Ascenso y caída de la democracia antes del "Operativo Independencia". A propósito del reciente fallo judicial en la causa sobre el "Operativo Independencia"

El Operativo Tucumán (Fragmento del libro inédito "Historia de Famaillá")


  Las primeras luces del Operativo Tucumán traían algo de sosiego al agobiado espíritu de los famaillenses. Un proyecto de radicación de un parque industrial distribuido en toda la provincia, en las zonas más castigadas por el desempleo de los trabajadores azucareros, que tentaba a los inversionistas con el anzuelo de la desgravación impositiva, permitió el establecimiento de plantas fabriles de pequeño y mediano porte, salvo en el caso de la instalación de Saab Scania y, en menor medida, Grafanor, que de ninguna manera fue capaz de recoger la enorme masa de trabajadores y obreros que había quedado atada a su tierra y deambulaba entre el hambre y la miseria. Por lo demás, esa mano de obra desplazada de sus fuentes naturales de trabajo era poco o nada capacitada para emprender tareas que en los primeros años de 1970 habían incorporado la tecnología más moderna de su tiempo. Grafanor, por ejemplo, anunciaba que en la planta, que comenzaría a producir en 1972 en el paraje de Agua Blanca, casi a las puertas de Famaillá, habría una sección de hilandería, con 29 mil husos; una tejeduría de 382 telares y un sector de terminación para tejidos de algodón, tejidos mezcla con polyester, teñido de hilados y una línea de confección de toallas. Finalmente, prometía que la planta absorbería un total de 850 empleados, cuando estuviese en pleno funcionamiento. 

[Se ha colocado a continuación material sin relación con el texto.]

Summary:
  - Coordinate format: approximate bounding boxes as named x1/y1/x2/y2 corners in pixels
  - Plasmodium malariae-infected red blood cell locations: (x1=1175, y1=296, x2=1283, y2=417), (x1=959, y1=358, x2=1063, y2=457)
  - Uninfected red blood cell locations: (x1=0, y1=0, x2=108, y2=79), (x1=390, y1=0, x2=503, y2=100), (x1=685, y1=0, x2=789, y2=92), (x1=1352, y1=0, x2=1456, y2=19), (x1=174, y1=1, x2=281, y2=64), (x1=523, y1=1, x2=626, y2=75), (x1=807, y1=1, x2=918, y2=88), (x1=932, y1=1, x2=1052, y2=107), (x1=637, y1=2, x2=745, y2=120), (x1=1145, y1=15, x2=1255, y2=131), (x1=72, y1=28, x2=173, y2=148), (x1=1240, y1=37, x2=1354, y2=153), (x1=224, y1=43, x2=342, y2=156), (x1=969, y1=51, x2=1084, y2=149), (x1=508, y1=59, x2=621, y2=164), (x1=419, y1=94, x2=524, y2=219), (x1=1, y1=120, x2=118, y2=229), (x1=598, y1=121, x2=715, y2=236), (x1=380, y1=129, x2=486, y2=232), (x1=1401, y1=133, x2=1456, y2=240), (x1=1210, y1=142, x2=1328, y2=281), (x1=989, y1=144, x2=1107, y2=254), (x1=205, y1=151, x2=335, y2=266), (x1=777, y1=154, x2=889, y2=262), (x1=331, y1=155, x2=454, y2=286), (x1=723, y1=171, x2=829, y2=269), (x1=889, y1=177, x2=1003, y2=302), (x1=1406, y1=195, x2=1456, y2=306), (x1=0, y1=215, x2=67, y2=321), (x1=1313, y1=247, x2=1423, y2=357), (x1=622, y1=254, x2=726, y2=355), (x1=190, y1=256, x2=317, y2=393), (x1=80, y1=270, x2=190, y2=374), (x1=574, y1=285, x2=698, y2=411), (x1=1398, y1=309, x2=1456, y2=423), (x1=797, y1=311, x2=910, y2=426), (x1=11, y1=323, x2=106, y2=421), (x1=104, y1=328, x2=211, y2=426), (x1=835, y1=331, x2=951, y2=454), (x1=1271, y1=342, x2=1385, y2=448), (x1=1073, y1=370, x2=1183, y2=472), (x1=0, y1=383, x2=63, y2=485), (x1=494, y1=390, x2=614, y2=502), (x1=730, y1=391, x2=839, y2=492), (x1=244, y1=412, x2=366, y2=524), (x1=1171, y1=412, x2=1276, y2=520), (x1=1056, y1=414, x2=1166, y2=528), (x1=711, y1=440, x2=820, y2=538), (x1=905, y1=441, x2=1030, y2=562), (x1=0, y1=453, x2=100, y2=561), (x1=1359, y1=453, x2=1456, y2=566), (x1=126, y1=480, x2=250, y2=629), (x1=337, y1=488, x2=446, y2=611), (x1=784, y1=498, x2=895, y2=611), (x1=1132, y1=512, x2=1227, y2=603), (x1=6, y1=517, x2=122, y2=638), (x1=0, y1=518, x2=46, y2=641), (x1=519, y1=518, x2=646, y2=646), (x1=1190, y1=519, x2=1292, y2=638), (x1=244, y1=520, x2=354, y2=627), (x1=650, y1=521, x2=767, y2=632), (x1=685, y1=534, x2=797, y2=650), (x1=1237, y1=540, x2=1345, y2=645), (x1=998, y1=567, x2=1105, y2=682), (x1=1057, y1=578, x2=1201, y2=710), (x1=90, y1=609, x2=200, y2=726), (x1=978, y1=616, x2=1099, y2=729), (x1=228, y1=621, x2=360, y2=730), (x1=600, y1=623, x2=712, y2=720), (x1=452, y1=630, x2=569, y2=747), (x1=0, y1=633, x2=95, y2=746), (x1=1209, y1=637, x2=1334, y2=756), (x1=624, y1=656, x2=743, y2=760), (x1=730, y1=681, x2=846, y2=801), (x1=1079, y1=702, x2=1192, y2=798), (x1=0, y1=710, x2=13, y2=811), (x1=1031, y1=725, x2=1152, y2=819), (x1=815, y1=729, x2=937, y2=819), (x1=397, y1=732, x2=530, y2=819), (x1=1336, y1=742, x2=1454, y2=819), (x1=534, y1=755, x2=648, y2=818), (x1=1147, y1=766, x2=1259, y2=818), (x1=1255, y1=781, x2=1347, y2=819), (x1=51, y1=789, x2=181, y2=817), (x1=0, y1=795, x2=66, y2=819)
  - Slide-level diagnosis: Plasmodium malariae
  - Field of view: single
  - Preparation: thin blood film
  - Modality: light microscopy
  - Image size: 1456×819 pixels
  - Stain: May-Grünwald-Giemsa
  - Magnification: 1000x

    Para esa misma época, desde el gobierno nacional se anunciaba con bombos y platillos la radicación en Famaillá de una fábrica de encendedores electrónicos, de la firma Magiclick, una conocida marca de aquellos años. La planta también iniciaría su producción en enero de 1972 destinada al mercado nacional e internacional. Calculaba una producción de 400 mil unidades en el primer año, para lo cual utilizaría 60 empleados de la zona. Tal vez, esos intentos de reactivación económica de la zona motivaron a las autoridades del Banco de la Nación Argentina a abrir una sucursal en Famaillá, cuyas puertas se abrieron en julio de 1972, luego de las gestiones que había impulsado la Comisión de “Promoción Socioeconómica de Famaillá”, que lideraba Roque Semma. Desde esta institución financiera oficial se prometía también el lanzamiento de líneas especiales de crédito para agricultores locales destinadas a estimular la reconversión agrícola de la zona, a través del equipamiento de maquinarias o la adquisición de semillas y, en fin, toda la variedad de inversiones que demandase la actividad de siembra, cultivo y recolección. 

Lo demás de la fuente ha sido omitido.